For both installs, type in the terminal (not the comments starting with '//'). It should work from any folder.

wx-config --version             // e.g. yields "3.1.3"
wx-config --list                // e.g. "Default config is gtk3-unicode.3.1"

The --version should be the version you just built. The --list option in case A) should list all versions installed on the system.

If the program is not found or does nothing at all, it did not work and you need to go back to search for an error somewhere. First try to go to the 'bin' directory of your compiled library and try again.

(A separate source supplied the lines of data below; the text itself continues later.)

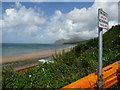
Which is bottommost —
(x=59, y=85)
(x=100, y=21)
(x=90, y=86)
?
(x=59, y=85)

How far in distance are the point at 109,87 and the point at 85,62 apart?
226 centimetres

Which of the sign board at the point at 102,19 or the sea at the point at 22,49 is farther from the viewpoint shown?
the sea at the point at 22,49

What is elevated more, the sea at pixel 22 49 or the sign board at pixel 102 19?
the sign board at pixel 102 19

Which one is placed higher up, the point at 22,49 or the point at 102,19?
the point at 102,19

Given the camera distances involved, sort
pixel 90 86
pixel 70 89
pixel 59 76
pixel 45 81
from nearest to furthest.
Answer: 1. pixel 70 89
2. pixel 90 86
3. pixel 45 81
4. pixel 59 76

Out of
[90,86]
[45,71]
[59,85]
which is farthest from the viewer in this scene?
[45,71]

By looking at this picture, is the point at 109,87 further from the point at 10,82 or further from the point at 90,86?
the point at 10,82

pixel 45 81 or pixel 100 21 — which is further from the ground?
pixel 100 21

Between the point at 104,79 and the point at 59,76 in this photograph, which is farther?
the point at 59,76

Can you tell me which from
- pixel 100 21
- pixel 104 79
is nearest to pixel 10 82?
pixel 104 79

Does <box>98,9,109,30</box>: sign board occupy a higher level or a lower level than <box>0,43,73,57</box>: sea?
higher

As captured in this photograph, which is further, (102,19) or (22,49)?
(22,49)

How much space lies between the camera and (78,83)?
302cm

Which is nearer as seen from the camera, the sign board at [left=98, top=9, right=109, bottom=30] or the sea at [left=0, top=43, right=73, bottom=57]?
the sign board at [left=98, top=9, right=109, bottom=30]
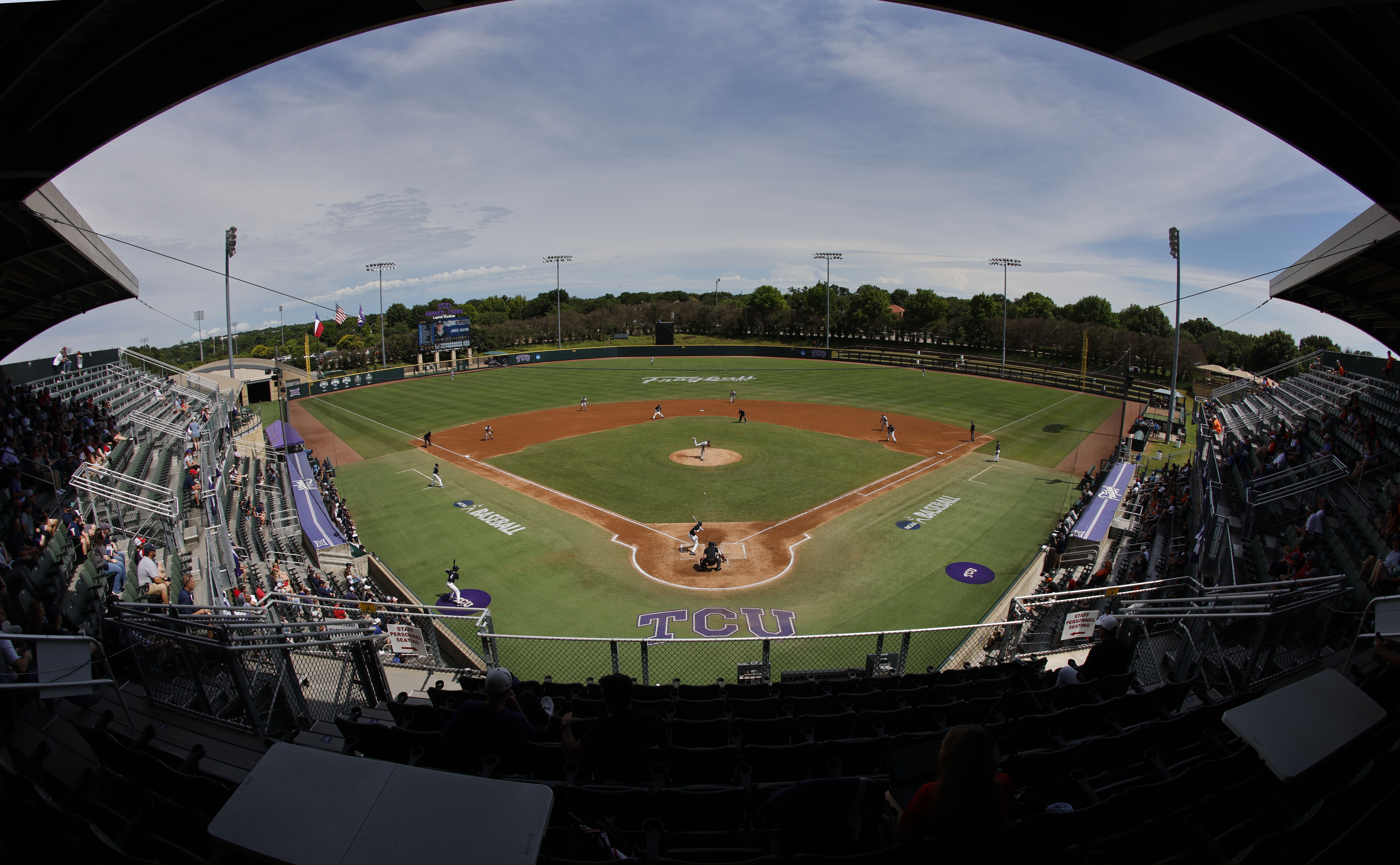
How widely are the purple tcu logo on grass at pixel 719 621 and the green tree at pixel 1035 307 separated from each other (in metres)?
99.5

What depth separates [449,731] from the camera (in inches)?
199

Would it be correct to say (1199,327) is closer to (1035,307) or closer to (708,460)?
(1035,307)

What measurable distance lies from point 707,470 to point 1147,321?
95.5 m

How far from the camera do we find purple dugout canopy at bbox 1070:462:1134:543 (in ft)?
68.0

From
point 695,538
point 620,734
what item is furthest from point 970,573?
point 620,734

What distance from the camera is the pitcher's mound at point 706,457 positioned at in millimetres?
32875

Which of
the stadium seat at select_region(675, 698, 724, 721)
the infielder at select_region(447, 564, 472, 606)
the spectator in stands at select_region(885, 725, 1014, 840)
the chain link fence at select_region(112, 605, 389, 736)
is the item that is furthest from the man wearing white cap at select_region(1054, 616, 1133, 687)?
the infielder at select_region(447, 564, 472, 606)

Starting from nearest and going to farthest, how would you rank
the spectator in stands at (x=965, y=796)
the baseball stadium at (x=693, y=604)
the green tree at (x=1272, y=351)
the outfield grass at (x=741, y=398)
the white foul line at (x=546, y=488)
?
1. the spectator in stands at (x=965, y=796)
2. the baseball stadium at (x=693, y=604)
3. the white foul line at (x=546, y=488)
4. the outfield grass at (x=741, y=398)
5. the green tree at (x=1272, y=351)

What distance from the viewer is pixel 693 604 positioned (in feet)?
61.2

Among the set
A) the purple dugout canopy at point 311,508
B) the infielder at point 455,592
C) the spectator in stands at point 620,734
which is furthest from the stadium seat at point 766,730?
the purple dugout canopy at point 311,508

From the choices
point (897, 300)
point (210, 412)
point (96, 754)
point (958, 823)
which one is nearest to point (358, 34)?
point (96, 754)

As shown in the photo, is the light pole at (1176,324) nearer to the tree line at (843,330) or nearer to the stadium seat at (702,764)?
the tree line at (843,330)

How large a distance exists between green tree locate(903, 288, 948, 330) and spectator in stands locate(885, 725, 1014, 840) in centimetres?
10591

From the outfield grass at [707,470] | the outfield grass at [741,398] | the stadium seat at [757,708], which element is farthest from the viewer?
the outfield grass at [741,398]
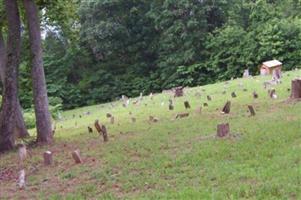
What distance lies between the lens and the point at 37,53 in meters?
14.2

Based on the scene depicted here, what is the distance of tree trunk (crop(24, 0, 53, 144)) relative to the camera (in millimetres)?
14109

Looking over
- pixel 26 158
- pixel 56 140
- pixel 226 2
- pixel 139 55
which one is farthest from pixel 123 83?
pixel 26 158

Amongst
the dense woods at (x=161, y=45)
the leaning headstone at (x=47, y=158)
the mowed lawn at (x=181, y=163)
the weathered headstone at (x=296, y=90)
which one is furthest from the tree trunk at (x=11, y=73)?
the dense woods at (x=161, y=45)

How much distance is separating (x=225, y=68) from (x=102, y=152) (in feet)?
93.4

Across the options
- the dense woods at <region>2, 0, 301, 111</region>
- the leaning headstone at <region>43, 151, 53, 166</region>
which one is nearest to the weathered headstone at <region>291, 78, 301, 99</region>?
the leaning headstone at <region>43, 151, 53, 166</region>

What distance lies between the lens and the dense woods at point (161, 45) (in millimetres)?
37406

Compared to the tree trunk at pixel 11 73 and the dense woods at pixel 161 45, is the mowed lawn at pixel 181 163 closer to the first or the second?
the tree trunk at pixel 11 73

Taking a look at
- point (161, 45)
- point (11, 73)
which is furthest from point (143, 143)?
point (161, 45)

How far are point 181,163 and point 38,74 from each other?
20.5ft

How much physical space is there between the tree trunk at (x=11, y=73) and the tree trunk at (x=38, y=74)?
0.56 metres

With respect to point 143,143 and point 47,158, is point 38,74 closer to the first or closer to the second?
point 47,158

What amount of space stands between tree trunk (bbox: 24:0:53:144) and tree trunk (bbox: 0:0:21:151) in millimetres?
561

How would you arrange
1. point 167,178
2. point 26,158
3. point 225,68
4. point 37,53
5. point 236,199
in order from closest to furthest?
1. point 236,199
2. point 167,178
3. point 26,158
4. point 37,53
5. point 225,68

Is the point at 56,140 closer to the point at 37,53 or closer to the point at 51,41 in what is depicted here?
the point at 37,53
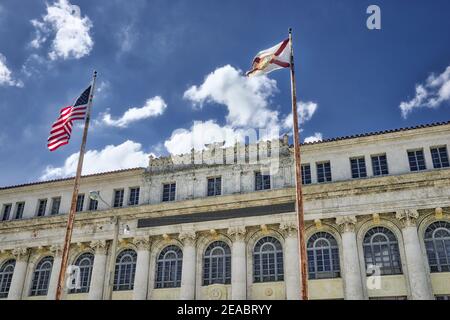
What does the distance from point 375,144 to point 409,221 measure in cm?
507

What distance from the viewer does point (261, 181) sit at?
92.3 ft

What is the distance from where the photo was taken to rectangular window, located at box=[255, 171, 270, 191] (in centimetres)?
2791

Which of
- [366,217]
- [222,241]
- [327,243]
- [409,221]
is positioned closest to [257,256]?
[222,241]

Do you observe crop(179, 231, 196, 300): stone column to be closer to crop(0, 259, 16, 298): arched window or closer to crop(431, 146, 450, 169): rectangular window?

/full/path/to/that/wx-config --version

If it works there, either your Path is wrong or ldconfig did not work

Then, to test more in depth, run some of the samples. Their source code lives in the samples subdir of the source dir; the makefiles are in gtk-build/samples. So, to build 'minimal':

cd gtk-build/samples/minimal
make
./minimal

'minimal' and 'widgets' are respectively the simplest and the most complete samples.

top

Building apps with wxWidgets

The tool wx-config allows you to quickly build wxWidgets apps:

g++ widgetTest.cpp `wx-config --cxxflags --libs` -o widgetTest

will compile widgetTest.cpp and create a binary called 'widgetTest'.

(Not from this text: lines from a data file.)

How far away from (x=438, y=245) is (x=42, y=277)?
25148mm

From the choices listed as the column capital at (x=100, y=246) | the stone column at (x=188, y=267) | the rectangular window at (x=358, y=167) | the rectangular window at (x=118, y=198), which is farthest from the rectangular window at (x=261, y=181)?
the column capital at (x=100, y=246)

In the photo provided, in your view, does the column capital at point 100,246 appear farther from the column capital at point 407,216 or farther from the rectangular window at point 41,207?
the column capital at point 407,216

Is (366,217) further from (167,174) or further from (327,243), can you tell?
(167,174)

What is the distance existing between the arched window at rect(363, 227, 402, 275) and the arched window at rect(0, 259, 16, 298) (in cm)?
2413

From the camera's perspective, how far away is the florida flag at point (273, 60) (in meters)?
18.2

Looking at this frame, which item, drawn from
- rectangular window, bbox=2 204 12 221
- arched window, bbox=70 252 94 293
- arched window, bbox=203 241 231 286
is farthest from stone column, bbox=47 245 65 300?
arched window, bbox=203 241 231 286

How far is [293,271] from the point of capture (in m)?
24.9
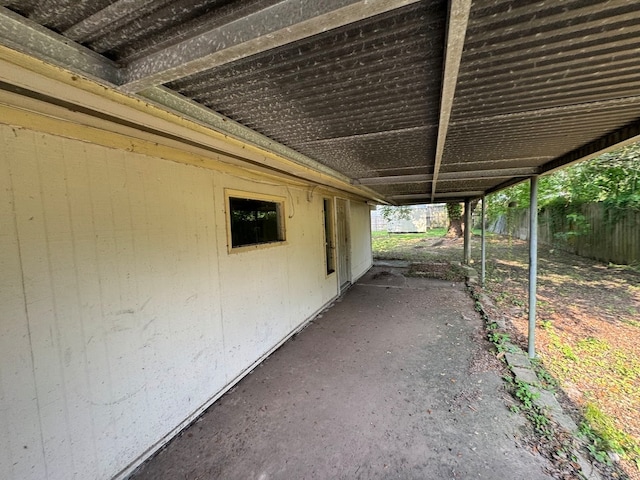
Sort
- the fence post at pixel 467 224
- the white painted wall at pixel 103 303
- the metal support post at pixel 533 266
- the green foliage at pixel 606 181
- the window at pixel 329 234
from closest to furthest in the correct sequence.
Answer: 1. the white painted wall at pixel 103 303
2. the metal support post at pixel 533 266
3. the window at pixel 329 234
4. the green foliage at pixel 606 181
5. the fence post at pixel 467 224

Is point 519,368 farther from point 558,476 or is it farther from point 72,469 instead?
point 72,469

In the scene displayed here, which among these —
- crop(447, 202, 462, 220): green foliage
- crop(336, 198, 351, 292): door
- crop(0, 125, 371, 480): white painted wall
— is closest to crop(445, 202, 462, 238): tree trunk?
crop(447, 202, 462, 220): green foliage

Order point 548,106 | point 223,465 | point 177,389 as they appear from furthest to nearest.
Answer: point 177,389 → point 223,465 → point 548,106

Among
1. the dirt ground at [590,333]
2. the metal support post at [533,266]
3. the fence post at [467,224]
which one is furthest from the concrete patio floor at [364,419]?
the fence post at [467,224]

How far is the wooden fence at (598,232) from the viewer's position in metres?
6.98

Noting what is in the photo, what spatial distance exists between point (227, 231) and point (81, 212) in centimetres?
124

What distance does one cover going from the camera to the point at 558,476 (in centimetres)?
170

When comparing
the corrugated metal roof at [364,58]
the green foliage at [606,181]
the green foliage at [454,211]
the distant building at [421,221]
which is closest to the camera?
the corrugated metal roof at [364,58]

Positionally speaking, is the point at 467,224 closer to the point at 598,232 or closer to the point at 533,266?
the point at 598,232

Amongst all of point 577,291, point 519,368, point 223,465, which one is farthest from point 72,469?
point 577,291

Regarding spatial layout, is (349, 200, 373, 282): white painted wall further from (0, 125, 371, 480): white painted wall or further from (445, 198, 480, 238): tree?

wx-config --cxxflags returns flags needed for compilation; wx-config --libs returns those for linking. This little example has a single file so both are used at the same time but in a bigger project compiling and linking will most likely be two different steps (and probably using a makefile).

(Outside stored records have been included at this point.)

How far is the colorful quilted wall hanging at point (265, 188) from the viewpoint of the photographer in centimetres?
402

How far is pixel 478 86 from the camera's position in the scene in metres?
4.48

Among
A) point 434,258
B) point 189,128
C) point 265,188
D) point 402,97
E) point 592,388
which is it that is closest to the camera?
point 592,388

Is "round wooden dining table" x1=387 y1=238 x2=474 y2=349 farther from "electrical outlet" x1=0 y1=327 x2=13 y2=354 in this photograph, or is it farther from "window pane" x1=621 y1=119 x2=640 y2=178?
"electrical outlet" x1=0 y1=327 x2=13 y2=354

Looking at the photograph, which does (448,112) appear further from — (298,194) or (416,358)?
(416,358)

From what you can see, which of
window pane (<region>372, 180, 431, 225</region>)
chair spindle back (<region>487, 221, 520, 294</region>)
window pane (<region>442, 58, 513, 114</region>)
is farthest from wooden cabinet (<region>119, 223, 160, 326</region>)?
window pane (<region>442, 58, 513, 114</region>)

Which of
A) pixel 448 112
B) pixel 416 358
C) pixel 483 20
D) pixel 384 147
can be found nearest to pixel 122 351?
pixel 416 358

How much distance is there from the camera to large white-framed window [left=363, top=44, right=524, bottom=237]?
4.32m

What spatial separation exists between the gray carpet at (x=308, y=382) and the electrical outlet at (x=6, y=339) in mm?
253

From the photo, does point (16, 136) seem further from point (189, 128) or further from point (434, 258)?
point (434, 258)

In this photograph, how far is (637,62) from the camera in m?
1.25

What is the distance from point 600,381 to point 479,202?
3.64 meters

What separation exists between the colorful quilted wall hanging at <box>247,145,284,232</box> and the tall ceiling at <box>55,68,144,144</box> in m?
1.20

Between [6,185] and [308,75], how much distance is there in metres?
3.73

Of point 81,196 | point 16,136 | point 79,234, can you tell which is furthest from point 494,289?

For more information, see article Wx-Config. Note especially the Important note for wx3.0 and later section if you use the 'extra' wx libs e.g. 'aui'.

top

Running wxWidgets projects

If when running a wxWidgets app you get an error like:

./a.out: error while loading shared libraries: libwx_baseu-3.0.so.0: cannot open shared object file: No such file or directory

this means your system does not search for libs in /usr/local/libs (or wherever you installed wxWidgets) by default. To solve this, any of the following should work :

  • Write export LD_LIBRARY_PATH=$LD_LIBRARY_PATH:/usr/local/lib on the terminal before opening the executable (from the same terminal). To save having to do this each time, add that line to your ~/.bashrc or similar.
  • Give a --rpath /usr/local/lib/ flag to the linker while building (tip: since you generally don't invoke the linker directly, but rather perform linking through GCC, use GCC's syntax to pass along flags to the linker : -Wl,--rpath,/usr/local/lib/)
  • Become root and execute /sbin/ldconfig /usr/local/lib. This will configure dynamic linker runtime bindings, adding all the libraries in /usr/local/lib, so it's not really a very good idea!